Na verdade, Pedrão provocou um choque cultural positivo no estúdio, graças à larga experiência de fotojornalista somada à de profissionais que, segundo ele, tinham mais ênfase na ilustração de matérias. “Esse encontro do sistema de trabalhar de que eu gosto e em que fui formado – jogo rápido, direto, sem rodeios – com o ritmo e a experiência que ali existiam deu um bom resultado e fez com que o
Estúdio Abril virasse uma nova referência no mercado”, registra Pedrão. Em seu auge, fazia de 180 a 200 locações (ou 2 mil horas) por mês, consumindo 5 mil rolos de filme. Por sua estrutura, começou a ser crescentemente utilizado para trabalhos de publicidade de grandes fotógrafos, passou de dois para 12 fotógrafos contratados, sem contar os freelancers, e chegou a abrigar 35 assistentes. Pedro Rubens, que por sua formação técnica Pedrão encarregou de acompanhar as feiras internacionais de equipamentos, lembra-se de que chegava a haver fila de 40, 50 fotógrafos querendo um lugar de assistente no estúdio.
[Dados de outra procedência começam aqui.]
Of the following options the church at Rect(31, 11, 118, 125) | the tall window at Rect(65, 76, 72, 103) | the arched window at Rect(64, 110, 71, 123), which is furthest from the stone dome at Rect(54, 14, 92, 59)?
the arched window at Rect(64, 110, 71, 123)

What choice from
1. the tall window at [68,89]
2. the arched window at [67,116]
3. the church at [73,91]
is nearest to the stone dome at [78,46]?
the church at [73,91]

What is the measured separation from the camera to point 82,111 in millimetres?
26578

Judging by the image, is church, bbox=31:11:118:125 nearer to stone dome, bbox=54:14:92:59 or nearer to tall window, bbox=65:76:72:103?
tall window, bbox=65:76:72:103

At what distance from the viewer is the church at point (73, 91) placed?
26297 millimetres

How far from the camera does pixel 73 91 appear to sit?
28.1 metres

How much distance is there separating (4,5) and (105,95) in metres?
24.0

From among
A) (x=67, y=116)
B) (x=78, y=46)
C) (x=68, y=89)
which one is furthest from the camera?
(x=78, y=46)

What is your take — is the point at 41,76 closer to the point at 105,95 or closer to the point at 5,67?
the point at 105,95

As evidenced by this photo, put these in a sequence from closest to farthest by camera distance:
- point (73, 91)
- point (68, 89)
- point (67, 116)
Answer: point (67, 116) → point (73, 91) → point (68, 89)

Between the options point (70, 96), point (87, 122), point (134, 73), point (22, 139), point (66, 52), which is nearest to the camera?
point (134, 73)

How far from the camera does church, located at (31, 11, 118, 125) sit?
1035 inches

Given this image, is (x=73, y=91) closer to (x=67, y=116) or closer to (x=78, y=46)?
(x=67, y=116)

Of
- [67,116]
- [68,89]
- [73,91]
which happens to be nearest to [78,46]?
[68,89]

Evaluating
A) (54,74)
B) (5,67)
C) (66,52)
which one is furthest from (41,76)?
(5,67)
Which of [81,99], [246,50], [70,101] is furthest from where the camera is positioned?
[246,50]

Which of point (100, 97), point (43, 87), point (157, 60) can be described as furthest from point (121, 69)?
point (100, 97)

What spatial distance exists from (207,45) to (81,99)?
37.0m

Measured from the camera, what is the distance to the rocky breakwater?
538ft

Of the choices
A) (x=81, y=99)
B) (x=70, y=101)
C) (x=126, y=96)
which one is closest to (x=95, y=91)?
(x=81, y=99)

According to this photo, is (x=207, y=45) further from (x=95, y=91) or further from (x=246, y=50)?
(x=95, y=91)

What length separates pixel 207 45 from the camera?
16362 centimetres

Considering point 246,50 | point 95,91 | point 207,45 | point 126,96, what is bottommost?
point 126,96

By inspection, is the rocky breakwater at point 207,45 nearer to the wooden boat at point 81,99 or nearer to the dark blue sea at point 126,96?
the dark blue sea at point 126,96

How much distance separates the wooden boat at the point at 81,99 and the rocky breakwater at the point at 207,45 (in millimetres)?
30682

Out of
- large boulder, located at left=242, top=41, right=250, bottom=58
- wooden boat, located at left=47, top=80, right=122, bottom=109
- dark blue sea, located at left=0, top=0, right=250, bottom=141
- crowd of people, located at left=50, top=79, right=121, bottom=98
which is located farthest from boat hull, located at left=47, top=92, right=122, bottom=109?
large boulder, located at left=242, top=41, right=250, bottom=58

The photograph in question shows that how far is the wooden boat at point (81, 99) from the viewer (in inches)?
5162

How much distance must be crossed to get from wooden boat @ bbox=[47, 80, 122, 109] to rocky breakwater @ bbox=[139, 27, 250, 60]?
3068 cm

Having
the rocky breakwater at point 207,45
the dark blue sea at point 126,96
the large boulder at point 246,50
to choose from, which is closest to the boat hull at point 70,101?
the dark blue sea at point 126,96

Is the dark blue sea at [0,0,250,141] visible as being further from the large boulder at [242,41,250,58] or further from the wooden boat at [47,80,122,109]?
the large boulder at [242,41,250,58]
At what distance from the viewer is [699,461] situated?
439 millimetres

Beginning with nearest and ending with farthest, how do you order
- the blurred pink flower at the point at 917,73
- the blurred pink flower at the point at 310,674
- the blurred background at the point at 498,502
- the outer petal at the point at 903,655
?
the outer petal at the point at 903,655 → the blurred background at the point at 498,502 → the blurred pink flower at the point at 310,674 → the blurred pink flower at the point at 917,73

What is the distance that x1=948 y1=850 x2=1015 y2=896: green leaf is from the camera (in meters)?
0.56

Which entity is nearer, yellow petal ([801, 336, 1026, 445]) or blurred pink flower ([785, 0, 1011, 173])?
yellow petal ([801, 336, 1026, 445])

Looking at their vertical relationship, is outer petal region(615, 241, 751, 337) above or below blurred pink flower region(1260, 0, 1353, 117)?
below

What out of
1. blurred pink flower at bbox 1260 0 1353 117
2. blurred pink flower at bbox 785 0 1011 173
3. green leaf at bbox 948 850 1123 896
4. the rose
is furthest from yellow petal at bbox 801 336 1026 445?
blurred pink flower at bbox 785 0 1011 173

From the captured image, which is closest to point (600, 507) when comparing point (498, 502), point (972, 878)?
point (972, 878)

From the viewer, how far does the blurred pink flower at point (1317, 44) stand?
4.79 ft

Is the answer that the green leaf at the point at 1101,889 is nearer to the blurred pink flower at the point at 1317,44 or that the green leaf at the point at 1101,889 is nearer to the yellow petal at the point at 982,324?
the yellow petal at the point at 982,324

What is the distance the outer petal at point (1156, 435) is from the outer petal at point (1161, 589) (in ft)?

E ajudava Pedrão a selecioná-los, seguindo os exigentes padrões do chefe, rigoroso acima de tudo consigo mesmo, a ponto de, ao longo de sua carreira, a cada equipamento novo que comprava, treinava como trocar as lentes e desmontá-lo num quarto escuro, para enfrentar eventuais emergências.
“O fotógrafo de estúdio tem não somente de entender
do ofício, mas também tem que saber marcenaria, tem que saber raspar, tem que saber pintar, tem que saber varrer, tem que saber fazer limpeza, o fotógrafo tem que saber tudo”, diz Pedrão. “Os fotógrafos que passaram pelo Estúdio Abril e estão hoje no mercado são capazes de enfrentar qualquer parada.”
Por razões de custo/benefício, a Abril desativou o estúdio em 2000. Boa parte daquelas instalações, hoje, constitui o estúdio que um de seus melhores e mais bem-sucedidos alunos, Maurício Nahas, compartilha com três sócios. A sala de Nahas fica exatamente no local onde, nos primeiros e heroicos tempos de seus nove anos de Abril, ele aprendeu a enrolar filmes.
O lugar em que funcionou a grande usina formadora de fotógrafos no Brasil não poderia, pois, estar em melhores mãos.